The man looked harder at me. “Sometimes he has a hard time sleeping,” he said, and then, studying the bill, added: “And this isn’t due today.”
“It’s not,” I said.
“What’s wrong?” the woman asked.
The man on the couch slapped his leg and laughed wildly. He pointed at the television, where a number of motorcycles were tangled on the ground and riders scrambled to pull themselves from the mess. “Always the same turn,” he managed between laughs, “they always fuck up the same turn.”
“How much is it?” the woman asked.
“We don’t have to pay,” the boy’s father said, looking at me as if I’d claimed otherwise.
“But he’s right here,” the woman said.
“Take the baby and put him in his crib.” The man’s voice was tense, determined. “He should be sleeping.” He handed the child back to the surprised woman, who looked at me once more, and then headed from the room, patting the boy’s back and whispering to him. When she was gone, the man turned to me. “What’s your name?” he asked.
“Travis,” I told him.
“Listen, Travis. Next time you have a bill for us, just deliver it the same as you do to everyone else. I don’t care if you see our light on, and I don’t care if you see my son. Just throw the paper on the fucking lawn and move on. Understand?”
“I’m sorry,” I said.
“I don’t give a shit if you’re sorry. You don’t knock on our door in the middle of the night asking for money.”
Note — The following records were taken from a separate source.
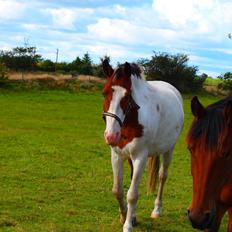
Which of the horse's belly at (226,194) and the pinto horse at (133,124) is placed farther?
the pinto horse at (133,124)

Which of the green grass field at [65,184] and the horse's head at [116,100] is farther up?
the horse's head at [116,100]

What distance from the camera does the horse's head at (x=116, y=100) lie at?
5.34 meters

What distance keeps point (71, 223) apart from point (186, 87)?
32.5 meters

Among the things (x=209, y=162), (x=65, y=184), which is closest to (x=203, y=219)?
(x=209, y=162)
I nodded and closed the screen door behind me as I let myself out, then walked up the drive to my car. I didn’t look back until I put the car in gear and pulled away, and when I did, I saw the man standing in the doorway, watching me leave.
23
My hands shook so badly as I made my deliveries to the next few houses that I could barely manage to get the bills into the bags, and when I pulled back onto the highway again and headed further north, I drove past the turn I was supposed to take. It was just a small access road that led back down into the industrial area where I would deliver to a couple dozen more warehouses before being done for the day, but suddenly it was behind me, and I was still going. It was easier to drive straight and fast on the highway instead of continuing to struggle with the newspapers, whose plastic bags snapped in the breeze roaring past the open window. After a few minutes, as an experiment, I dropped one of the papers out the window of the car and turned for a moment to watch it tumble crazily along the road behind me.
The sky was starting to brighten in the east, which meant that I was way behind schedule. I knew that if I just kept going north, though, I would cross the Columbia River soon, and would be somewhere new when the sun rose. I pressed the gas to the floor, and the car strained to pick up speed. And when I tossed the stack of bills out the window, I watched in the rearview mirror as they exploded into a mass of fluttering shadows, like a flock of birds in the night.
PART II. CROOKS & COPS
THE WRONG HOUSE BY JONATHAN SELWOOD
Mount Tabor
I’m working the pry bar along the north side of Mount Tabor Park trying to scrape together enough to make a buy off the Mexicans on 82nd. Normally I cop from Voodoo Mike downtown, but I’m already into that dreadlocked cock-sucker for almost a hundred.
The neighborhood is practically virgin this far up the hill, without a single security door along the whole block. I start off with a well-kept dark blue Victorian that looks like it got flipped right before the housing market went to shit. There’s an old Sam Adams campaign poster still on the lawn and not one but three of those stupid plastic horses wired to the iron hitching ring on the curb. One of the smaller side windows is painted shut, but not latched, so I loosen it with the bar and slip in through what turns out to be a bathroom.